### [TRECHO DO DOCUMENTO]
<<<<
Especial Anpof 8M: 30 anos de desigualdade de gênero na filosofia acadêmica brasileira

Carolina Araujo

Professor de Filosofia da Universidade Federal do Rio de Janeiro

Fernando de Sá Moreira

Professor de Filosofia da Educação da Universidade Federal Fluminense

Mitieli Seixas da Silva

Professora do Departamento de Filosofia da UFSM

Hugo Mota

Doutorando em Filosofia pela Universidade de Oslo (UiO)

Marcos Fanton

Professor do Departamento de Filosofia da UFSM

04/03/2024 • Coluna ANPOF

Grupo DATAPHILO para GT Mulheres na História da Filosofia

A desigualdade de gênero na pós-graduação em filosofia no Brasil não é uma experiência subjetiva de algumas mulheres. Ao contrário, ela é uma experiência compartilhada e sustentada por dados empíricos, cuja realidade persiste inalterada há, pelo menos, 30 anos. Para sustentar essa tese, queremos apresentar dados de pesquisas inéditas realizadas pelo grupo Dataphilo, cujos integrantes são signatários desta coluna.

No Brasil, o tema “mulheres na filosofia” foi abordado, por um lado, por estudos descritivos sobre a ausência de mulheres pesquisadoras nos diversos níveis acadêmicos. Araújo (2016, 2019) e Ramos et al (2023), por exemplo, mostraram que a pós-graduação em filosofia é extremamente desigual no que se refere tanto à presença de mulheres orientadoras, quanto à permanência e possibilidade das estudantes ascenderem na carreira acadêmica. Por outro lado, estudos sobre renovação do cânone, como Pugliese (2019, 2020), mostraram, através de historiografia rigorosa, que mulheres sempre, a despeito de todas as dificuldades, estiveram presentes na filosofia e, portanto, que sua exclusão dos nossos currículos e pesquisas é exógena à própria história (Hagengruber, 2020; Witt, Shapiro, 2015; Waithe, 1987). Que essas são duas faces de uma mesma abordagem metafilosófica é confirmado pela hipótese do espelhamento, isto é, de que quanto mais as mulheres se veem representadas na história da filosofia (seja com temas de pesquisa, seja com role-models), mais mulheres entrarão e permanecerão em nossa área (Araújo 2023).
>>>>
Reproduza fielmente a passagem do texto sobre a desigualdade de gênero na filosofia acadêmica. Comece no trecho que contém "04/03/2024 • Coluna" e encerre após as palavras "signatários desta coluna.".

### [CONTEÚDO DOS DADOS]
<<<<
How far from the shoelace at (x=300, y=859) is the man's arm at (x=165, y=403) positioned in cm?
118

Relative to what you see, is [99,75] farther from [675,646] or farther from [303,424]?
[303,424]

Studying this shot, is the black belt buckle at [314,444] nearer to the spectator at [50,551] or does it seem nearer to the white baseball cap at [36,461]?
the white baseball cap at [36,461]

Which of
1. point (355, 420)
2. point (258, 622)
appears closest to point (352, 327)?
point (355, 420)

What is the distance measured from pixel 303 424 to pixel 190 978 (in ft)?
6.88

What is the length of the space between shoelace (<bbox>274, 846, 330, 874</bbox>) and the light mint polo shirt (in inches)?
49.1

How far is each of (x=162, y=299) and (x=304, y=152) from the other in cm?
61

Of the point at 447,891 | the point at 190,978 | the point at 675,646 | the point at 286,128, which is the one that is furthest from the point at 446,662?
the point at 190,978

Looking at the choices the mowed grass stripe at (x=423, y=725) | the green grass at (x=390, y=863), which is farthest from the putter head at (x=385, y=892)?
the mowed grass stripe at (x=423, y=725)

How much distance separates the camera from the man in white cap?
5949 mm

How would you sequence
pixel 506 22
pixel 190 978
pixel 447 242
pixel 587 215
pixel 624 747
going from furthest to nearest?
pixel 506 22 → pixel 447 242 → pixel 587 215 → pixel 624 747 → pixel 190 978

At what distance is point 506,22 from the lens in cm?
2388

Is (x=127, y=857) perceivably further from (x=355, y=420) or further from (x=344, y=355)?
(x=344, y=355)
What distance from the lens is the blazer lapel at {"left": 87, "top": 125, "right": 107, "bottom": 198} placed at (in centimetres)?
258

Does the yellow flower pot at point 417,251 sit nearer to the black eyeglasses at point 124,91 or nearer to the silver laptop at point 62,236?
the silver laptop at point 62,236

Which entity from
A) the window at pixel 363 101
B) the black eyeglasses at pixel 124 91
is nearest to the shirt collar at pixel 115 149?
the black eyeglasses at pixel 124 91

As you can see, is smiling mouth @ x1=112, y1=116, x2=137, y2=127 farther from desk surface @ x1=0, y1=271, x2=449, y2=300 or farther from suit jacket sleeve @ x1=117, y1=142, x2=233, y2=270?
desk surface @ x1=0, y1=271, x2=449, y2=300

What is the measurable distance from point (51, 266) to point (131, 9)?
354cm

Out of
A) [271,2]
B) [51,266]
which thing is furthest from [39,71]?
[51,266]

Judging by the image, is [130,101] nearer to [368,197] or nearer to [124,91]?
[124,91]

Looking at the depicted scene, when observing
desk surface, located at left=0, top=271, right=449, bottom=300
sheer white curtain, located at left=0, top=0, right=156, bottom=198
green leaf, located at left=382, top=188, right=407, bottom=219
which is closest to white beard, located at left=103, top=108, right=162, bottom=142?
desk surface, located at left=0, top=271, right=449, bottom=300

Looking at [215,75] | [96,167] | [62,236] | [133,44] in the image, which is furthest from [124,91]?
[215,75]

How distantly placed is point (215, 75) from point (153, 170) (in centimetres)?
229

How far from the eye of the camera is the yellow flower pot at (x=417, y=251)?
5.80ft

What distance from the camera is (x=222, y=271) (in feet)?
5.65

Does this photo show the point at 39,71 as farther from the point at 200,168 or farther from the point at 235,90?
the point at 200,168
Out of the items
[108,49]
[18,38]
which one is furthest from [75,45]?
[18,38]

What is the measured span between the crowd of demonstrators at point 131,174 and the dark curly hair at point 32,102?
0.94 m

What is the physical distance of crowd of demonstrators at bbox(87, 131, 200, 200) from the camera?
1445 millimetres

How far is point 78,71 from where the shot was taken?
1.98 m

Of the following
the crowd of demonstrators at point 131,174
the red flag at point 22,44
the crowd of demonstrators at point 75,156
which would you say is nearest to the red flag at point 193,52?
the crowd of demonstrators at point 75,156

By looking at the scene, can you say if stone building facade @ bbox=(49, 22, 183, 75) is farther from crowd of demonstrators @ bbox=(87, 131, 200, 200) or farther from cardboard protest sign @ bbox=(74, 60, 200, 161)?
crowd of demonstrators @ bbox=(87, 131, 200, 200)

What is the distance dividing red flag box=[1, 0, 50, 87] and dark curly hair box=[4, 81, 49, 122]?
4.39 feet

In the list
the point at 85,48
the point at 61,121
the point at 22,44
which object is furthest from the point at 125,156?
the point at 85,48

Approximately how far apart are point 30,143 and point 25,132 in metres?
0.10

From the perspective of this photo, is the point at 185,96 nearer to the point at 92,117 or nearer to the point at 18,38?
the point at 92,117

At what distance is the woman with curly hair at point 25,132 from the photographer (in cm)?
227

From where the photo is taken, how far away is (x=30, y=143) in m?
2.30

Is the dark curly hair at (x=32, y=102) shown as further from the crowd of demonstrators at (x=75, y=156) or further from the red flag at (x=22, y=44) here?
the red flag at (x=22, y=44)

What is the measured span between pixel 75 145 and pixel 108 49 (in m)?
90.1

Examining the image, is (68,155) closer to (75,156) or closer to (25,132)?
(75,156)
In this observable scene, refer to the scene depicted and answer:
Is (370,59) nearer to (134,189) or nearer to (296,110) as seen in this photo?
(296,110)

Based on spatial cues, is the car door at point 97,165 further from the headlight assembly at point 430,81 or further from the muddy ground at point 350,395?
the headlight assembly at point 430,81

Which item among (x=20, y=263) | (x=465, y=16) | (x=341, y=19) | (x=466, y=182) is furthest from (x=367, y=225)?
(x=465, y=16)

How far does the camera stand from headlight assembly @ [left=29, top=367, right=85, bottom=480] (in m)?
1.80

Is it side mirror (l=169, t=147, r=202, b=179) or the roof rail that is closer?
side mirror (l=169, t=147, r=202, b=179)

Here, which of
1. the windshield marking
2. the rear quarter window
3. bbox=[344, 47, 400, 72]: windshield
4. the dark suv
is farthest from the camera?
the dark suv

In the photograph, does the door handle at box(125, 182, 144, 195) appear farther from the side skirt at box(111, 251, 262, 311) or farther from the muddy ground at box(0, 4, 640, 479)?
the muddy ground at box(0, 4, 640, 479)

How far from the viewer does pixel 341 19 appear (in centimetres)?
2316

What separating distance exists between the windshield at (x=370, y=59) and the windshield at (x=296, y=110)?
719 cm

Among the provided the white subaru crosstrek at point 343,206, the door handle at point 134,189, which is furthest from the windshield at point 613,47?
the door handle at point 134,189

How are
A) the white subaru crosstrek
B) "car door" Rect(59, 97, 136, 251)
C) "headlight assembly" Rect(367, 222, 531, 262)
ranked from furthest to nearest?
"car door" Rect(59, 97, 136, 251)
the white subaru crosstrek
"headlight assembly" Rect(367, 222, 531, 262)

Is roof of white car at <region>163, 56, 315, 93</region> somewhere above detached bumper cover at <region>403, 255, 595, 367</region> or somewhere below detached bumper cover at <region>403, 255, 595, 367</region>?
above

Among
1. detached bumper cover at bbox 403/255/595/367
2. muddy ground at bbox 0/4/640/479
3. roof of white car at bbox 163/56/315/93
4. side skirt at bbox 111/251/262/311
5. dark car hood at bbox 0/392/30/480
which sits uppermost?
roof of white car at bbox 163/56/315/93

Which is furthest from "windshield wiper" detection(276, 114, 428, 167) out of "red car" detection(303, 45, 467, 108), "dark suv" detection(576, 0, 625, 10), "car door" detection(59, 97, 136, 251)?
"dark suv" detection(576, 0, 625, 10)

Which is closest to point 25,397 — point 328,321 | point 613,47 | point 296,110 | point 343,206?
>>>>
<<<<
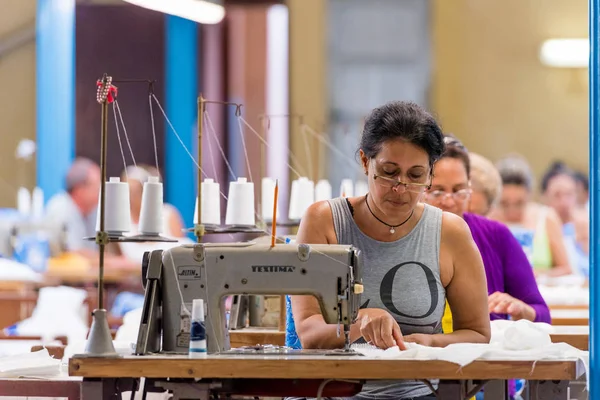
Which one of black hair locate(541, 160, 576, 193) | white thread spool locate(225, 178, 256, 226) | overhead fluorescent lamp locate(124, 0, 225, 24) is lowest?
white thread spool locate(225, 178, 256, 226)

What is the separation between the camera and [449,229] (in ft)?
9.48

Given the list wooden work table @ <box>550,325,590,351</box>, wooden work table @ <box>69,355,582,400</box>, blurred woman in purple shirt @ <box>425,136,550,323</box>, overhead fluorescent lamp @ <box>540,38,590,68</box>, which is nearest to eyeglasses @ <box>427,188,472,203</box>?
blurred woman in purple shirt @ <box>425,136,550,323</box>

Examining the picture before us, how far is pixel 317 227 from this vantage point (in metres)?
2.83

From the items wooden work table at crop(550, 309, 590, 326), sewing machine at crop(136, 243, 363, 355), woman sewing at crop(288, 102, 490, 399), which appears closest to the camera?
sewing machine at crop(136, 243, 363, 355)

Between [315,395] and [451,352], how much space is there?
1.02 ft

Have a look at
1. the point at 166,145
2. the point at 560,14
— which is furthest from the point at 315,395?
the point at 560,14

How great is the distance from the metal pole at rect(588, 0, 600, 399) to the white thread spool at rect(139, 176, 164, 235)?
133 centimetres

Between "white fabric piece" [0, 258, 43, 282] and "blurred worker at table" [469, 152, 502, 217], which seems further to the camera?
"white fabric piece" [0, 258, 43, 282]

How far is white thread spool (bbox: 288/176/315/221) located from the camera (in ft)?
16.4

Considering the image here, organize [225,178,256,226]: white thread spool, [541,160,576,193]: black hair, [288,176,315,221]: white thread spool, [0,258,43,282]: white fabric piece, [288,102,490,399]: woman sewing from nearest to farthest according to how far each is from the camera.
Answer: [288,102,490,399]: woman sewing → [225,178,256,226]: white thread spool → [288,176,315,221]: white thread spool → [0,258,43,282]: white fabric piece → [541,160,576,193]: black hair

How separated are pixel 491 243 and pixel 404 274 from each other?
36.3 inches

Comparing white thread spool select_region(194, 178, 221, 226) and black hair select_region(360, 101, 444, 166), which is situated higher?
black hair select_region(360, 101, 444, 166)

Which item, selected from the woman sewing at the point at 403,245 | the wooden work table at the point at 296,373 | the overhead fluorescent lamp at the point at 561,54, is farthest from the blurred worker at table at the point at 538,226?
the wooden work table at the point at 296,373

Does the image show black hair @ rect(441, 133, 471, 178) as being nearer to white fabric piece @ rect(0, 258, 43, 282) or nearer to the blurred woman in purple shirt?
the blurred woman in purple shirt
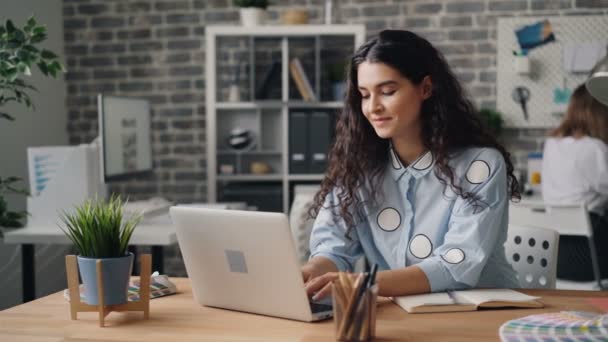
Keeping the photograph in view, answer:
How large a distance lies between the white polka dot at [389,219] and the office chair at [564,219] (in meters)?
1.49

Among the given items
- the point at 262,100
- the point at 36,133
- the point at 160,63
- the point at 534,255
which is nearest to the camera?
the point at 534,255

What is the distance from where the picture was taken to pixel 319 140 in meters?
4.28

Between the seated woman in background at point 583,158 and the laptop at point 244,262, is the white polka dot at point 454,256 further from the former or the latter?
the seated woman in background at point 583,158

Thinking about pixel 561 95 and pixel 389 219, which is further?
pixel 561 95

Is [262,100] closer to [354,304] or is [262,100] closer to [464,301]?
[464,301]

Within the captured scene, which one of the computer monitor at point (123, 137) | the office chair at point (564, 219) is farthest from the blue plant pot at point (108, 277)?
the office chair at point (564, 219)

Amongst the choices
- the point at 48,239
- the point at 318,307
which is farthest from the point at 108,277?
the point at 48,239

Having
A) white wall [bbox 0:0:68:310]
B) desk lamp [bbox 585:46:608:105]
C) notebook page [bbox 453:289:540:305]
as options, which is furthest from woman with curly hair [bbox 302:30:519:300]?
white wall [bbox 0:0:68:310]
>>>>
### [RESPOSTA]
04/03/2024 • Coluna ANPOF

Grupo DATAPHILO para GT Mulheres na História da Filosofia

A desigualdade de gênero na pós-graduação em filosofia no Brasil não é uma experiência subjetiva de algumas mulheres. Ao contrário, ela é uma experiência compartilhada e sustentada por dados empíricos, cuja realidade persiste inalterada há, pelo menos, 30 anos. Para sustentar essa tese, queremos apresentar dados de pesquisas inéditas realizadas pelo grupo Dataphilo, cujos integrantes são signatários desta coluna.